Although the total drug-load is reduced considerably and the manufacture process is more complex, the nanoscale devices present some advantages over the micro-systems. In fact, submicron systems show higher intracellular uptake than microsized particles, thereby allowing drug-release in different cellular compartments such as cytoplasm and nucleus. Nanoparticles can be also easily conjugated with a ligand to favour a targeted therapeutic approach and as it has been reported, some nanoparticles can cross the blood-brain barrier (BBB).
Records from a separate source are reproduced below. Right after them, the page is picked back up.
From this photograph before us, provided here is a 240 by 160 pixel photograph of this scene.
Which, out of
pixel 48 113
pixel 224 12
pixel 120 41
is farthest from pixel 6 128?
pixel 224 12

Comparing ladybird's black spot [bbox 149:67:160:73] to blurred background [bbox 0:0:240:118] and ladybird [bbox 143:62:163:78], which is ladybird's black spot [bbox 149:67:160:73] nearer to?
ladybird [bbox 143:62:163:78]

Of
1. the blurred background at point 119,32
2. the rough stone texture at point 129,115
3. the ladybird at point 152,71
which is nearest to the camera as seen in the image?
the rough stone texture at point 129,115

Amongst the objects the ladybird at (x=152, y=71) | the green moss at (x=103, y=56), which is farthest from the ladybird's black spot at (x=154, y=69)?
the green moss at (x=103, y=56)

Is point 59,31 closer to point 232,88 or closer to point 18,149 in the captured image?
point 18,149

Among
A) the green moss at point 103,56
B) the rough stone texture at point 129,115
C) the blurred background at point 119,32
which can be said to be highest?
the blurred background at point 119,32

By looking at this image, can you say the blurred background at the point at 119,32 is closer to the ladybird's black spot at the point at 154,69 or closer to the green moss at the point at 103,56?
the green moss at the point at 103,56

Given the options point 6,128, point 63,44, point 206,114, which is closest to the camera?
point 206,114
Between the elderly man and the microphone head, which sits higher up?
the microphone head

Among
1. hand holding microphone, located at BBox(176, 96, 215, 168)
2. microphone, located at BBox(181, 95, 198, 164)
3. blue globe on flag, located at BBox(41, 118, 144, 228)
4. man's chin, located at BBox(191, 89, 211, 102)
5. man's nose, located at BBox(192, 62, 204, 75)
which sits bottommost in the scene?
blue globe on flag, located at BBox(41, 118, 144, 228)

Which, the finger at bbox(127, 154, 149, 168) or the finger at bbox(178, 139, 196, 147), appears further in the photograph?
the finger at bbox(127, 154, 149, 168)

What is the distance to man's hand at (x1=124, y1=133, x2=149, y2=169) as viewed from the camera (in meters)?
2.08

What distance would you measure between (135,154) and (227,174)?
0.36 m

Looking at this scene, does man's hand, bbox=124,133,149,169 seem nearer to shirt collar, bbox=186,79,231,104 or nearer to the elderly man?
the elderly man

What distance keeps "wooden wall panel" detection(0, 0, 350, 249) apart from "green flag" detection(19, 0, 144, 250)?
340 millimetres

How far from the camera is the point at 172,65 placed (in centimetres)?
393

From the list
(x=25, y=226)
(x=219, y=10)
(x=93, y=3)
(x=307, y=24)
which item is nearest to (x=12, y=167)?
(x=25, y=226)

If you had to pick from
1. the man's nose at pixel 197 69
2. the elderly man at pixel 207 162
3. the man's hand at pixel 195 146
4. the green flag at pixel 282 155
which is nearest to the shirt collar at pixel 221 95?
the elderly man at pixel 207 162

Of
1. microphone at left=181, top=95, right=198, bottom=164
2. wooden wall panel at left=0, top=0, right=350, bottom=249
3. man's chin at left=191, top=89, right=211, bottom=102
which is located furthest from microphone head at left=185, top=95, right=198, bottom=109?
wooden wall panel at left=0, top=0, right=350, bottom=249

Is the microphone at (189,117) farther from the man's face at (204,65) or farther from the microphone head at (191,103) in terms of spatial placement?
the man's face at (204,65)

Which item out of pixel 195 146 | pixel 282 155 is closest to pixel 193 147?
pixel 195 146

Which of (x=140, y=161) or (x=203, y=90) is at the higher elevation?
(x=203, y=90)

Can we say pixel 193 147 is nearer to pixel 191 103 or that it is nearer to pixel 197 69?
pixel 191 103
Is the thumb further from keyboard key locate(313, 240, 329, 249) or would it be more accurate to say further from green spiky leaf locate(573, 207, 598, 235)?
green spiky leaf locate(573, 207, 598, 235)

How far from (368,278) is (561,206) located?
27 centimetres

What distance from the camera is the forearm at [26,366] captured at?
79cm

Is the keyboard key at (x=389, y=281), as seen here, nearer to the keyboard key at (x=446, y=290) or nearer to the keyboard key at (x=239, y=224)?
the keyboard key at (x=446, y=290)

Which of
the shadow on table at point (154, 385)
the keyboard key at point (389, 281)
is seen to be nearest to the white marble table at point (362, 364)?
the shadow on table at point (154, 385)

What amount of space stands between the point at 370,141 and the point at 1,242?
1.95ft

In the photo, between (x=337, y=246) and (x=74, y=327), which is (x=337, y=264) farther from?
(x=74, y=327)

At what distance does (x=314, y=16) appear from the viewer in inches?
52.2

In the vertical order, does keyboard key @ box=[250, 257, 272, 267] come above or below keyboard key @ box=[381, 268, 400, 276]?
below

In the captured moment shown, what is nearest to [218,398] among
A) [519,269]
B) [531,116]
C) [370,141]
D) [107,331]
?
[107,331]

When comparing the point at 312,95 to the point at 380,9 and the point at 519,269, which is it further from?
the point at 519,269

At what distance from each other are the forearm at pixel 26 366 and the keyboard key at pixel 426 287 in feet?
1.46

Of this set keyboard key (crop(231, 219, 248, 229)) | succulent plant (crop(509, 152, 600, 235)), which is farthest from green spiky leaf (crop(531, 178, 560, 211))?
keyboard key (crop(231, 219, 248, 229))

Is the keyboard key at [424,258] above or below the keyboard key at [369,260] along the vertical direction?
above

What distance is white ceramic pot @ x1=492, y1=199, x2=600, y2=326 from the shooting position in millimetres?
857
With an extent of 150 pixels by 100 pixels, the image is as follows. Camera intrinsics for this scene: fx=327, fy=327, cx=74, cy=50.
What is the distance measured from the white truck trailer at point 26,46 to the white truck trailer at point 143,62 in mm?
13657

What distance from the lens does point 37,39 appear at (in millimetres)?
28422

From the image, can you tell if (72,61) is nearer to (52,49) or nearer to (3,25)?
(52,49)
For example, doxorubicin bound to polysorbate-coated nanoparticles can cross the intact BBB, reaching therapeutic concentrations in the brain.

2.4(c) NANOCONJUGATES
These are low  molecular weight conjugates of a small drug or toxin and a targeting ligand coupled through a cleavable linker group which is consisted of three functional domain , the targeting group, a linker , and an active agent / drug . typically nanoconjugates have a molecular weight similar to that of standard cyto toxic drugs .drug transport and distribution in the interstitial are based on convection and diffusion .The convection transport of molecules is independent of therir molecular weight carrying molecules in the flow of blood or interstitial fluid . solid tumours frequently have an increased interstitial pressure that severely limits convection based transport of drugs . the efficiency of drug transport through diffusion on the other hand is inversely proportional to the molecular weight of the drug/carrier . thus small molecules and nanoconjugates have potential advantages in situations where drug transport is diffusion limited.(Soni et al.2004)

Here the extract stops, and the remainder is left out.